Just 10 years ago this month, Polish pianist Adam Makowicz (who opens Tuesday for a three-day run at Catalina's) played his first American job.
Though unknown in the United States, he was a big star back home: The Polish magazine Jazz Forum had already declared him Europe's No. 1 pianist in its readers' poll. He had come to the attention of John Hammond, who helped arrange his first gig at the Cookery in New York.
Makowicz was also helped soon after his arrival by a CBS album produced by Hammond, and by critical acclaim. Though often likened to Art Tatum, he used his phenomenal technique to play everything from the compositions of Scott Joplin to John Coltrane, as well as his own engaging works.
His role as a little fish in the vast American pond presented its problems. There were times when jobs were either scarce or unsuitable, yet his determination to tough it out in the Big Apple never flagged.
"I always wanted to play with the best possible musicians, and New York is where you find them. It's the center of jazz; all the world is looking at what goes on here, and I wanted to be a part of the jazz family."
How did he make the adjustment to the pace of New York after living most of his life in Poland? (He was born in Czechoslovakia but moved to Warsaw as a teen-ager.)
"It's hard to make the comparison now," he says, "because I haven't been back there since 1978, and many things I have almost forgotten. But here I can travel freely, and this is important. The musicians have been very friendly, and I have managed to gradually adjust my life style and be comfortable here.
"New York is expensive, but so is Boston or Washington--and, for that matter, London or Stockholm. But somehow we cope. My wife, Irena, graduated from nursing college and is now working at a New York hospital."

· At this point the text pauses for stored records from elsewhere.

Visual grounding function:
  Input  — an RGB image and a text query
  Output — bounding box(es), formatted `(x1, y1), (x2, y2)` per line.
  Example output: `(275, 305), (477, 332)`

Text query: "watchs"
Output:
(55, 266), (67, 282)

Though he has worked most often in nightclubs, Makowicz has broken into the concert circuit, playing the New York Jazz Festival, the Norway Jazz Cruise and other major events around Europe, where he will go on tour again this month.
Because records are the life-blood of any jazz man in search of steady work, he is happy that, after a few ventures on independent labels, he is now set with RCA's recently launched Novus Co. His first Novus album, "Moonray" (Novus 3003-1-N) was well received and will probably be followed by a George Gershwin album commemorating the 50th anniversary of the composer's death.
Another project he has in mind is a set of his original compositions for piano, bass, drums and string quartet, along the lines of a recent successful venture by the Kronos Quartet. "I like the idea of bringing together the roots and heritage of classical music with the spirit and essence of jazz," he said.
Looking back over the past decade, he admits there have been a few rough spots. "It's getting better now, but two years ago, things were really difficult financially. In part, it was my own fault. I rejected certain jobs because I couldn't stand to work in some club or restaurant where people were talking and paying no attention to the music. And I had become fed up with playing on some outrageously bad pianos. I thought I'd rather suffer a little more economically instead of suffering in soul and spirit by being subjected to the wrong working conditions.
"On the whole, though, I am quite happy now. On some of my European dates this summer, I will play 'Rhapsody in Blue' with symphony orchestras. My American jobs are getting better and easier; I'm really looking forward to working with (bassist) Andy Simpkins and (drummer) Sherman Ferguson at the Catalina.
"I don't feel that living in the middle of Manhattan as I do is a perfect situation by any means, but at least I can say so! It's a free country--I have the right to be wrong--and this, for me, is one of the greatest things of all."